_Supplied passage_.
= = = =

Closing Doors

What-if, choices, identity

Designer: Rei England (UK)
Number of participants: 6
Duration: 3 hours
Genre/style: uk-freeform / Nordic influenced improv hybrid. Modern day drama with a background sci-fi plot device.
The presenter feels that this larp IS NOT suitable for people under the age of 18

About the larp

When one door closes, another opens, or so the saying goes. All through our lives we make choices. Some turn out well, and others not so well. But what if you could go back and make another choice? Change one of those choices; open a door you left closed and always wondered about?

This is a game about a group of old university friends, meeting at their usual holiday cottage for another annual (more or less) reunion, who find themselves jumping through alternative universes. How differently could their lives have turned out? How might those small moments have changed the trajectories of careers, families, relationships? What’s causing them to jump? And will they get the chance to choose which door to leave open, and which to shut forever?

The game begins as a traditional UK Freeform/Parlour LARP, with prewritten characters. Then as the universe shifts, players are encouraged to improvise the consequences of the different choices they made.

= = = =

_Data lines_.
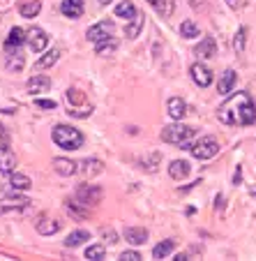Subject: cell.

= = = =

_Exercise tasks_.
[1] How long does the larp run, according to the Closing Doors description?
[2] Summarize the Closing Doors description in two sentences.

_Solutions to the problems_.
[1] Three hours.

[2] Closing Doors is a six-player, three-hour larp, judged unsuitable for anyone under 18, about a group of old university friends at their usual holiday cottage for a reunion who find themselves jumping through alternative universes. It begins as a traditional UK Freeform/Parlour larp with prewritten characters, and as the universe shifts, players are encouraged to improvise the consequences of the different choices they made.